Nationwide, the report found that 77,000 net jobs in the high-tech industry were added in 2008, bringing the total number of U.S. tech workers to 5.92 million. In 2007, 79,600 high-tech jobs were added, and 2006 yielded an additional 139,000 jobs in the field. The majority of the gains in 2008 stem from software service and engineering and tech service jobs.

The report provides the most recent national data from 2008, as well as state-by-state data from 2007.

Among its 2007 findings, the report shows Massachusetts as having the second highest concentration of tech workers -- 87 per 1,000 workers in 2007 -- trailing only Virginia.

High-tech workers also tended to make 88 percent higher wagers, on a national level, than average private sector workers in 2007, TechAmerica reported.

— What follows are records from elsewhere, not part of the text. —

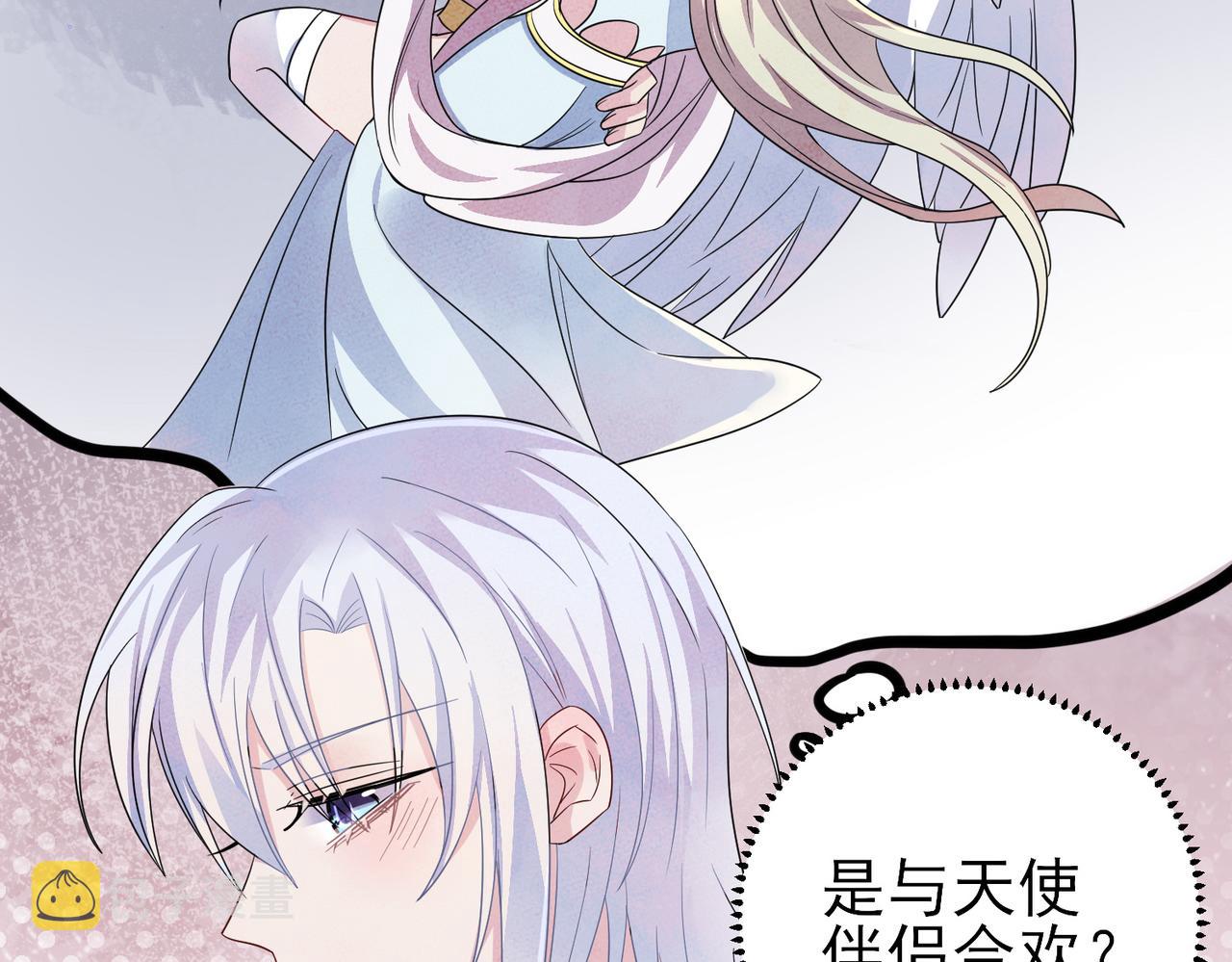 目标是捕获天使漫画,第45话 戒不掉的习惯2图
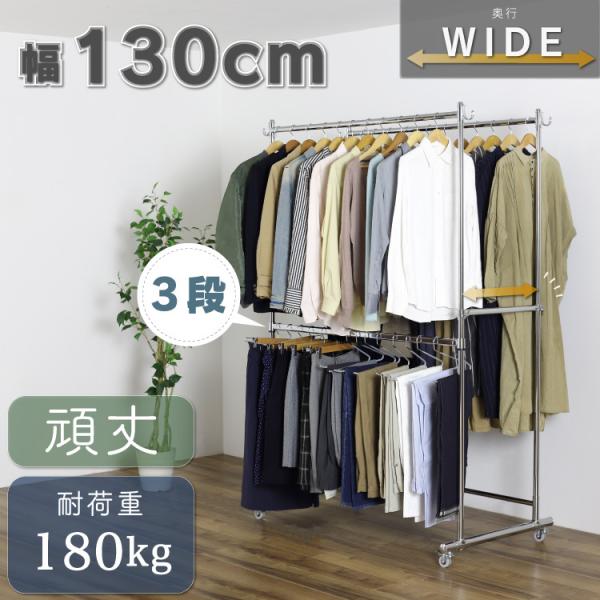  _u nK[bN sCh 130cm ω׏d180kg vX LX^[t pCvnK[ 2inK[ m| R[g| Lk ߗ H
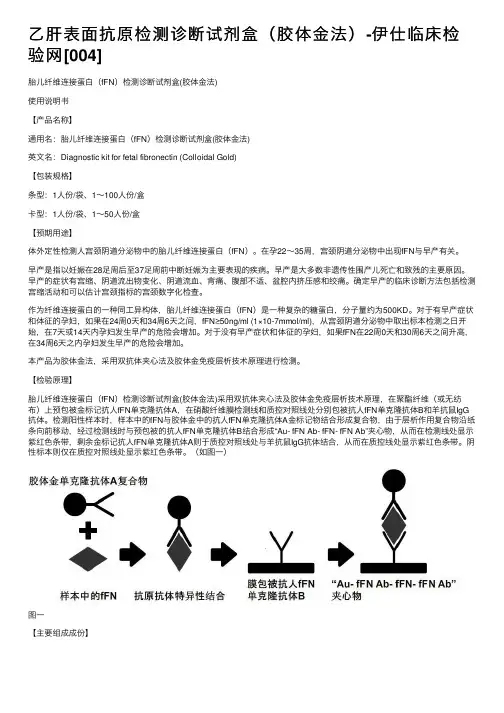 乙肝表面抗原检测诊断试剂盒（胶体金法）-伊仕临床检验网[004]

Massachusetts was ranked second, behind California, in average high-tech wages at $100,500.

Elsewhere in New England in 2007, Connecticut ranked 11th in high-tech wages, with the average being $84,200, and 24th in high-tech employment. Maine ranks 44th in high-tech employment and 42nd in high-tech average wages, at $58,000. New Hampshire is the 34th state in high-tech employment rankings, but 13th in high-tech average wage, at $81,300. Rhode Island is ranked 42nd in high-tech employment and 26th in average wage, at $69,500. And Vermont, ranked 45th in high-tech employment, holds the 28th spot in high-tech average wage, at $68,000.

New England’s additional 5,000 high-tech jobs in 2007 over 2006 stemmed mainly from job growth in Massachusetts and Connecticut. However, those same two states are largely responsible for nearly 15,000 high-tech job losses in the five-year span from 2002 to 2007, the report shows.

The report notes that nationally the industry lost 23,100 high-tech manufacturing positions and 12,700 communications service jobs in 2007, and it said that a fifth year of growth in the sector is “questionable” at this point in the economy.